===== Source extract

How to use in-hand polework to improve a horse’s balance and self-carriage

How to use in-hand polework to improve a horse’s balance and self-carriage

Sports therapist Laura Payne explains the advantages of in-hand polework exercises and her golden rules for effective polework.

Polework exercises are a simple and effective method of helping to strengthen and condition your horse without excessive concussion on joints and limbs.

It’s a great way to improve his natural balance and self-carriage. If your horse is happy in his body, he will be willing to move forward and be more confident in his stride.

Problems arise when a horse is repetitively worked in the same way over a period of time, and instead of improving and strengthening, injuries occur due to repetitive strain and over-working tired, restricted muscles.

I use polework as a means of identifying where a horse wants to naturally put himself. That’s to say, is he left or right-sided? Is he straight? What muscles does he struggle to engage, and is this because he doesn’t know how to use them, or because he doesn’t want to due to strain or pain?

==========

Decide whether each statement below agrees with the text on in-hand polework, answering yes or no and quoting the exact words from that text that settle it. 1. Polework exercises strengthen a horse without excessive concussion on joints and limbs. 2. Problems arise when a horse is worked in many different ways over time. 3. The writer uses polework to identify whether a horse is left or right-sided.

===== Material provided

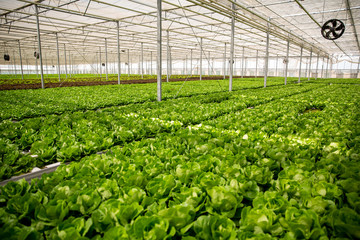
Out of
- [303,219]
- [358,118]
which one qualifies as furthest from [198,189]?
[358,118]

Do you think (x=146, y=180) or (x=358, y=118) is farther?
(x=358, y=118)

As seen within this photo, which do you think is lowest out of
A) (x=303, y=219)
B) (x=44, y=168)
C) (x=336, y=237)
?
(x=44, y=168)

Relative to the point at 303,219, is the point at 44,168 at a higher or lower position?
lower

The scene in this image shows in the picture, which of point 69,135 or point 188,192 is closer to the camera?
point 188,192

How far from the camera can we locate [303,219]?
6.07ft

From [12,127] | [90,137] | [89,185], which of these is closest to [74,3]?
[12,127]

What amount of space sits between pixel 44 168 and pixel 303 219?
13.2ft

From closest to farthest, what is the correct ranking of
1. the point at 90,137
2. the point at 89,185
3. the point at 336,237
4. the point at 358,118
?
1. the point at 336,237
2. the point at 89,185
3. the point at 90,137
4. the point at 358,118

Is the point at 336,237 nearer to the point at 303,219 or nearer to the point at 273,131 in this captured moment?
the point at 303,219

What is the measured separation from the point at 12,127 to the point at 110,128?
2220 mm

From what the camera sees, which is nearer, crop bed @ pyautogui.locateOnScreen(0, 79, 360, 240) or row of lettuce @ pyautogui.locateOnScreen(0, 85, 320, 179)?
crop bed @ pyautogui.locateOnScreen(0, 79, 360, 240)

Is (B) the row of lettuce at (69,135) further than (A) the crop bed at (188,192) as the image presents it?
Yes

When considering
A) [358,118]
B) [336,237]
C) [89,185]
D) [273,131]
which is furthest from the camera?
[358,118]

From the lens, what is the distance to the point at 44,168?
403 centimetres
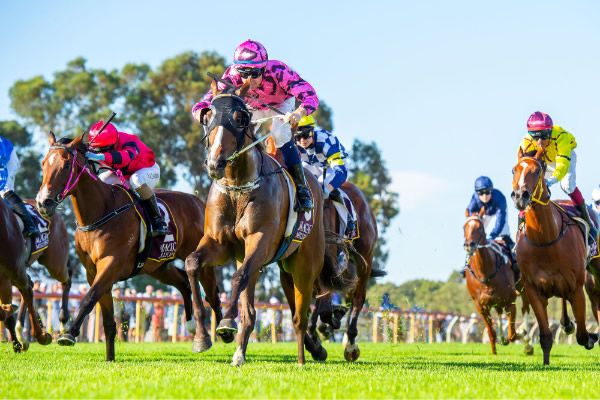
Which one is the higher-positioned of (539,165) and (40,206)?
(539,165)

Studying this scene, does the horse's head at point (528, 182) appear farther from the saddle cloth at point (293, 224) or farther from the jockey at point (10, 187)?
the jockey at point (10, 187)

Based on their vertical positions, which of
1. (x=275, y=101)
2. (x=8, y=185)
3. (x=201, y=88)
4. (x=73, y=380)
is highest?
(x=201, y=88)

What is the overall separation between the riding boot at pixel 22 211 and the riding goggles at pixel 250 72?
394 cm

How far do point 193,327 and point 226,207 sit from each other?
2.27 metres

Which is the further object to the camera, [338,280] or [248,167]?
[338,280]

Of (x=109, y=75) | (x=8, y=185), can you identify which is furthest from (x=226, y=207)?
(x=109, y=75)

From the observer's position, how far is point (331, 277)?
9.56 metres

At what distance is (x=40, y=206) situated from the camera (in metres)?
7.84

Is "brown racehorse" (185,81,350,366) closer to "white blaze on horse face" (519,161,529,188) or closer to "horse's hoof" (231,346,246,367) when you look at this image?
"horse's hoof" (231,346,246,367)

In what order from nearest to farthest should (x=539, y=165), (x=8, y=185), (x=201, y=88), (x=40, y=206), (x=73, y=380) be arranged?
(x=73, y=380), (x=40, y=206), (x=539, y=165), (x=8, y=185), (x=201, y=88)

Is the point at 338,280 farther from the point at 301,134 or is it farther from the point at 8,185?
the point at 8,185

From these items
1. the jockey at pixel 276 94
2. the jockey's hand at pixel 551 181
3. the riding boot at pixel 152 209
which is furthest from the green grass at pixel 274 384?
the jockey's hand at pixel 551 181

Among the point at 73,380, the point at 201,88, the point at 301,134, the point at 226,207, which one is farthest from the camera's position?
the point at 201,88

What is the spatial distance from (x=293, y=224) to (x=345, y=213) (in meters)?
2.96
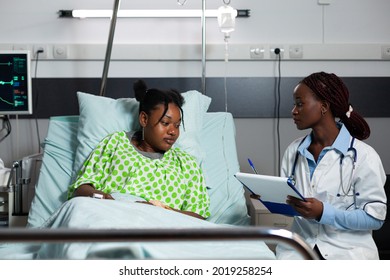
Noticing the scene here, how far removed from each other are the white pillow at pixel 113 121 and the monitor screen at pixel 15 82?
0.46 meters

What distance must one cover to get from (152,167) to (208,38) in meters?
1.47

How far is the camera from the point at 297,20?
12.9 feet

==========

-- Task result --
1. Yes: "Polework exercises are a simple and effective method of helping to strengthen and condition your horse without excessive concussion on joints and limbs."
2. No: "Problems arise when a horse is repetitively worked in the same way over a period of time"
3. Yes: "I use polework as a means of identifying where a horse wants to naturally put himself. That’s to say, is he left or right-sided?"